[Opening Passage section]

Democrats in Congress have repeatedly accused Republican negotiators of being beholden to freshmen and Tea Party conservatives. But the Democrats have problems in their ranks as well. The Democratic left is equally determined to stop President Obama from making concessions they think are wrong, especially on entitlements.
Obama's willingness to include $650 billion in cuts to entitlements such as Medicare in a budget deal that was on the table last week was rejected by his liberal base.
"I think every politician of both parties ought to understand the firestorm that would result with the a backroom deal if you made significant changes in these basic programs," said Robert Borosage of progressive think tank Campaign for America's Future.
Moveon.org and other liberal groups went even further, leveling political threats at the president, organizing what it called "an emergency campaign to push back."
It urged members to call Obama's reelection headquarters in Chicago and other Democratic campaign organizations to condemn any deal that cut entitlements and did not raise taxes on the rich.

[Closing Passage section]

**Required action 1**
In the passage on liberal opposition to entitlement cuts, what amount of entitlement cuts was Obama willing to include in the budget deal under discussion the previous week?
**Required action 2**
Resume the passage on liberal opposition to entitlement cuts, starting after its last sentence.
The lines that come next have no connection to the passage on liberal opposition to entitlement cuts.

[Opening Input data section]

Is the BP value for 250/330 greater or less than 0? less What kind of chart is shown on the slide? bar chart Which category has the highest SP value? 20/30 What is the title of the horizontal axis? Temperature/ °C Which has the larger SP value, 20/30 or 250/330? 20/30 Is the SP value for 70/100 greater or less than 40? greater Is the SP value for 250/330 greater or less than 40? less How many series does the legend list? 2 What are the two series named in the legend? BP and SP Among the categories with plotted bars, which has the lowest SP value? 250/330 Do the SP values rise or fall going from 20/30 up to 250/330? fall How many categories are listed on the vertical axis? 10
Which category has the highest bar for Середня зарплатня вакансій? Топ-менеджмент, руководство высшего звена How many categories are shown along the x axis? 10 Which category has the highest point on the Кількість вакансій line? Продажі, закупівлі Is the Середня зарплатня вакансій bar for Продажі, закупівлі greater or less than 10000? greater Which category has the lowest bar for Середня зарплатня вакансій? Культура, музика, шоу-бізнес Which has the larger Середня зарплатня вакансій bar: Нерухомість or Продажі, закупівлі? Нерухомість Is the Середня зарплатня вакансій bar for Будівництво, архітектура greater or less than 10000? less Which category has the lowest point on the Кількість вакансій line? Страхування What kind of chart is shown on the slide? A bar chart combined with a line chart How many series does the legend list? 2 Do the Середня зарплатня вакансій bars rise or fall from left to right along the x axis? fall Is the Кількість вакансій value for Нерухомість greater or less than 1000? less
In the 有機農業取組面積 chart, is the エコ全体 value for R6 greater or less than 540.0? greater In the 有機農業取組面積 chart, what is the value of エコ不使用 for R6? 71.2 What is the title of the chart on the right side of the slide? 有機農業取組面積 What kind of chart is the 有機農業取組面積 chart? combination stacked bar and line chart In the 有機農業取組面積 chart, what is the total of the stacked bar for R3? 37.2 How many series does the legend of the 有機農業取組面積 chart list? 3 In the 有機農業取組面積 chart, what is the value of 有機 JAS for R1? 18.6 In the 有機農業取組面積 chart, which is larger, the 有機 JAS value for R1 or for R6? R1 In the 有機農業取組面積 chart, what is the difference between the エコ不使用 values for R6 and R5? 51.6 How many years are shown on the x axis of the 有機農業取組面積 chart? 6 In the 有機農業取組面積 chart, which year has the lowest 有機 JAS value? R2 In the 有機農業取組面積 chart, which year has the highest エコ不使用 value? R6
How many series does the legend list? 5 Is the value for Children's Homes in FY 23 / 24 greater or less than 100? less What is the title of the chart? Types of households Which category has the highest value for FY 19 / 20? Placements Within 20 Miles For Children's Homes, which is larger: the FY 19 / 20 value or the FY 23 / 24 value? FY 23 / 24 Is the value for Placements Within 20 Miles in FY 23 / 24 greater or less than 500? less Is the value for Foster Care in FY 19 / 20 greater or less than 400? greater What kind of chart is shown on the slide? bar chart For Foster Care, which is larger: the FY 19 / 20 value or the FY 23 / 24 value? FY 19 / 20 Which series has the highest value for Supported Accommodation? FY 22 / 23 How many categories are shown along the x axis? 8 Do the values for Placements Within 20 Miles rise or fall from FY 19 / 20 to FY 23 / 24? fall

[Closing Input data section]

**Response area 1**
$650 billion in cuts to entitlements such as Medicare.

**Response area 2**
"It would be a betrayal of core Democratic values and could have serious consequences for the base's involvement in next year's elections," wrote spokesman David Fenton in describing the campaign from Moveon and several other liberal groups.
The emergency push back campaign also warned that liberal voters are "making tens of thousands of calls right now to Democrats in the House and Senate...." to criticize the President's proposal.
Some Democrats need little encouragement to oppose changes in entitlements. "We do not support cuts in benefits on social security and Medicare," House Minority Leader Nancy Pelosi, D-Calif., said in a statement that mirrors ones she makes nearly every day as negotiations go on.
Liberal groups sharply criticized what they said was Obama's embrace of an increase in the eligibility age for Medicare and a change in the inflation measure for Medicare and Social Security.
But Obama has repeatedly flirted with the need to make some changes to keep Medicare and other programs from collapsing under the weight of tens of trillions of dollars in unfunded promises. "We should look at what can we do in the out-years, so that over time some of these programs are more sustainable," the president said recently.
Borosage argues such programs should be examined in hearings and openly considered, not the subject of closed-door changes by a few lawmakers. But on Sunday, administration officials defended changes in entitlements as necessary because otherwise they cannot possibly keep all the promises made.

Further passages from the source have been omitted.